**The task**
Take every entry below and copy it out word for word.

**Supplied entries**
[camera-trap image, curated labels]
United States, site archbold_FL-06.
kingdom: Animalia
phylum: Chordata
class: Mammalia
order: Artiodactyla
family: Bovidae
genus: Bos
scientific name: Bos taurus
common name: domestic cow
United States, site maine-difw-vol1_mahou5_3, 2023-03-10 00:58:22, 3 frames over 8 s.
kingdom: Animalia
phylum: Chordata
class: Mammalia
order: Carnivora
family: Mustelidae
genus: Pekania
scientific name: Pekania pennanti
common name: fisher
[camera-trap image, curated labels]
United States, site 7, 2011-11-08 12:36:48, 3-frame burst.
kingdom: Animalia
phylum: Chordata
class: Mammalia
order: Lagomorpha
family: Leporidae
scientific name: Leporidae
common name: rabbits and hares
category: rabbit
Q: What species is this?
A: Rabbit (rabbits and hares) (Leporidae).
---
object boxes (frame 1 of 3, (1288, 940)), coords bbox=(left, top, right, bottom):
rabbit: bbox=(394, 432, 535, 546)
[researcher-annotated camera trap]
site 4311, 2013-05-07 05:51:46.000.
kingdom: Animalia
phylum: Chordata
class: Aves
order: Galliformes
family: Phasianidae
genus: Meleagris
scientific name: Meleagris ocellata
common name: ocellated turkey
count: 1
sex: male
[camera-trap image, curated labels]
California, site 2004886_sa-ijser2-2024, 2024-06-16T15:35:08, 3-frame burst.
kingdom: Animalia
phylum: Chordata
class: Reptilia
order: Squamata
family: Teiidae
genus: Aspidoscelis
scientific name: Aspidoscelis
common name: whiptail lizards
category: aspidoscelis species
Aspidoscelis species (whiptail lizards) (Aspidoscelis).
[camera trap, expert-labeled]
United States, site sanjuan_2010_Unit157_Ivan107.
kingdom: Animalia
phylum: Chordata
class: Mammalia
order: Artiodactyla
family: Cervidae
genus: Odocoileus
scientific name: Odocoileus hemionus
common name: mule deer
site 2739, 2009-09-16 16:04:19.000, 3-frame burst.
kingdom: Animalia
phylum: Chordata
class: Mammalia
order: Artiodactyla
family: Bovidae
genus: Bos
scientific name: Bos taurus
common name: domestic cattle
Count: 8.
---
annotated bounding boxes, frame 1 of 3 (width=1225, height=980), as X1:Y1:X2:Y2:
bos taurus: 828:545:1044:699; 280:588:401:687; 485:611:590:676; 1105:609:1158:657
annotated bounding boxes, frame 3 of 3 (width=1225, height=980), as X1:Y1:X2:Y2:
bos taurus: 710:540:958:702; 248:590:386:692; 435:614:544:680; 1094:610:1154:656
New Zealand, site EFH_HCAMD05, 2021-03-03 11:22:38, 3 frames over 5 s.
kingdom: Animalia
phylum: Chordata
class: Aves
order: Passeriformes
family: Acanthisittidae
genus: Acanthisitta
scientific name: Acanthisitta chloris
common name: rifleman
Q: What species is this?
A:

**Output of the task**
[camera-trap image, curated labels]
United States, site archbold_FL-06.
kingdom: Animalia
phylum: Chordata
class: Mammalia
order: Artiodactyla
family: Bovidae
genus: Bos
scientific name: Bos taurus
common name: domestic cow
United States, site maine-difw-vol1_mahou5_3, 2023-03-10 00:58:22, 3 frames over 8 s.
kingdom: Animalia
phylum: Chordata
class: Mammalia
order: Carnivora
family: Mustelidae
genus: Pekania
scientific name: Pekania pennanti
common name: fisher
[camera-trap image, curated labels]
United States, site 7, 2011-11-08 12:36:48, 3-frame burst.
kingdom: Animalia
phylum: Chordata
class: Mammalia
order: Lagomorpha
family: Leporidae
scientific name: Leporidae
common name: rabbits and hares
category: rabbit
Q: What species is this?
A: Rabbit (rabbits and hares) (Leporidae).
---
object boxes (frame 1 of 3, (1288, 940)), coords bbox=(left, top, right, bottom):
rabbit: bbox=(394, 432, 535, 546)
[researcher-annotated camera trap]
site 4311, 2013-05-07 05:51:46.000.
kingdom: Animalia
phylum: Chordata
class: Aves
order: Galliformes
family: Phasianidae
genus: Meleagris
scientific name: Meleagris ocellata
common name: ocellated turkey
count: 1
sex: male
[camera-trap image, curated labels]
California, site 2004886_sa-ijser2-2024, 2024-06-16T15:35:08, 3-frame burst.
kingdom: Animalia
phylum: Chordata
class: Reptilia
order: Squamata
family: Teiidae
genus: Aspidoscelis
scientific name: Aspidoscelis
common name: whiptail lizards
category: aspidoscelis species
Aspidoscelis species (whiptail lizards) (Aspidoscelis).
[camera trap, expert-labeled]
United States, site sanjuan_2010_Unit157_Ivan107.
kingdom: Animalia
phylum: Chordata
class: Mammalia
order: Artiodactyla
family: Cervidae
genus: Odocoileus
scientific name: Odocoileus hemionus
common name: mule deer
site 2739, 2009-09-16 16:04:19.000, 3-frame burst.
kingdom: Animalia
phylum: Chordata
class: Mammalia
order: Artiodactyla
family: Bovidae
genus: Bos
scientific name: Bos taurus
common name: domestic cattle
Count: 8.
---
annotated bounding boxes, frame 1 of 3 (width=1225, height=980), as X1:Y1:X2:Y2:
bos taurus: 828:545:1044:699; 280:588:401:687; 485:611:590:676; 1105:609:1158:657
annotated bounding boxes, frame 3 of 3 (width=1225, height=980), as X1:Y1:X2:Y2:
bos taurus: 710:540:958:702; 248:590:386:692; 435:614:544:680; 1094:610:1154:656
New Zealand, site EFH_HCAMD05, 2021-03-03 11:22:38, 3 frames over 5 s.
kingdom: Animalia
phylum: Chordata
class: Aves
order: Passeriformes
family: Acanthisittidae
genus: Acanthisitta
scientific name: Acanthisitta chloris
common name: rifleman
Q: What species is this?
A:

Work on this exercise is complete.